Once Williams was traded at the All-Star break, Clarkson asserted himself as the number one scorer in the league off the bench over the next ten games. Then, he was shuttled around again, this time into a starting role, and as the point guard, when Russell was demoted. Even though the results haven’t always been great Clarkson continued to play hard and give maximum effort at all times.
The Lakers hoped to show enough improvement this year to make the team a more attractive destination for free agents this summer. Free agents are very likely to stay with their current team who, under the rules, can pay them more money than anyone else. If they go elsewhere, it would likely be to a team that is already close to competing for a title.
The Lakers are in last place in the Western Conference, playing as badly as a team can play, and Magic Johnson or no Magic Johnson, it is highly unlikely that a last place team could attract a top free agent this summer to join this franchise.
If Johnson wants a bona fide star, it will have to be achieved through a trade. In particular, there are rumors that Paul George and Jimmy Butler may be available. However, George made $19.5 million this season and Butler $16.4 million. Because of the enormous amount of money committed to Timofey Mozgov and Luol Deng which no other team would want to inherit, Clarkson would likely have to be included in any trade in order for the numbers to work.

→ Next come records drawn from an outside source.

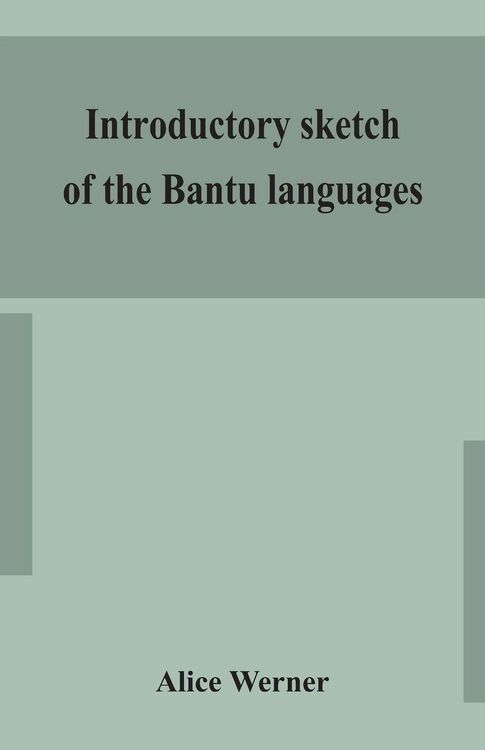 Produktbild: Introductory Sketch Of The Bantu Languages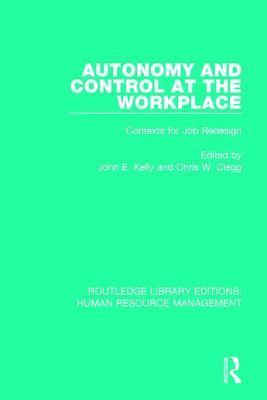 John E. Kelly, Chris W. Clegg, UK) Kelly, John E. (Birkbeck College, University of London - Autonomy and Control at the Workplace, Häftad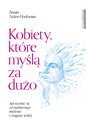 Kobiety które myślą za dużo Jak uwolnić się od nadmiernego myślenia i osiągnąć spokój - Susan Nolen-Hoeksema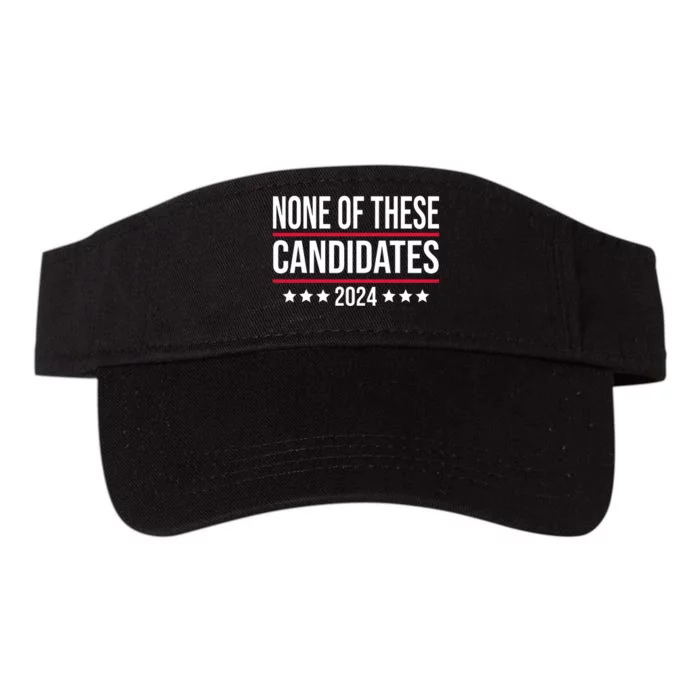 None Of These Candidates 2024 Funny Election Valucap Bio-Washed Visor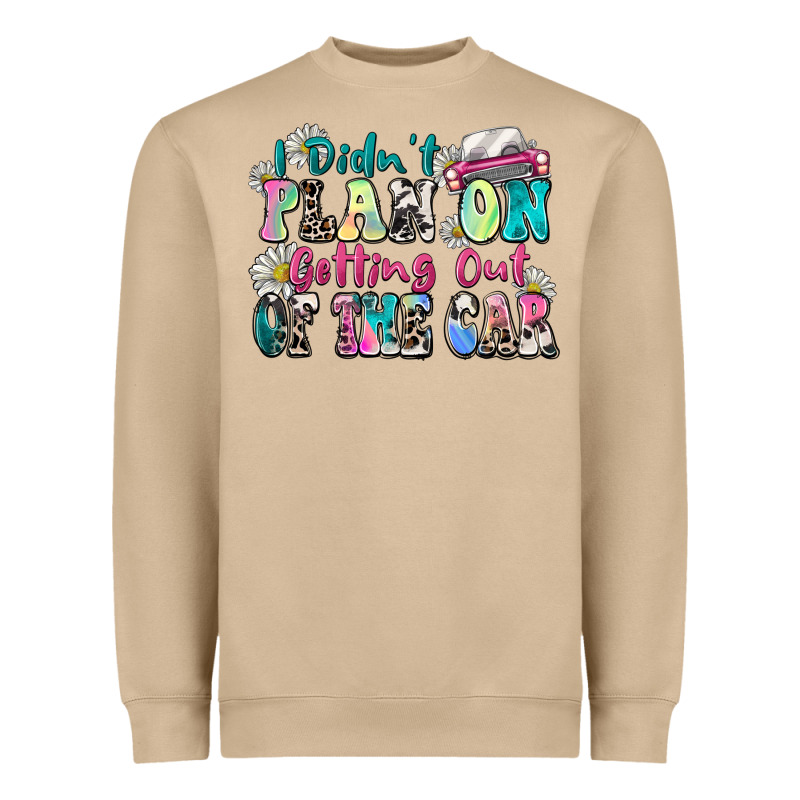 I Didn't Plan On Getting Out Of The Car Heavyweight Sweatshirt by Zillion Design Studio | Teevron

With so much negativity surrounding the Lakers the past few years, the one constant has been the presence, effort and energy of Jordan Clarkson. He is the one player who suits up and plays hard all the
Some argue that Clarkson’s ceiling is not as high as originally believed, which may or may not be true, but the conditions around him have been so debilitating since he joined the team, including the players, the coaching staff, and the front office, that it is very hard to evaluate anyone. Still, Clarkson fans are hoping he survives the offseason and suits up again for the purple and gold next season.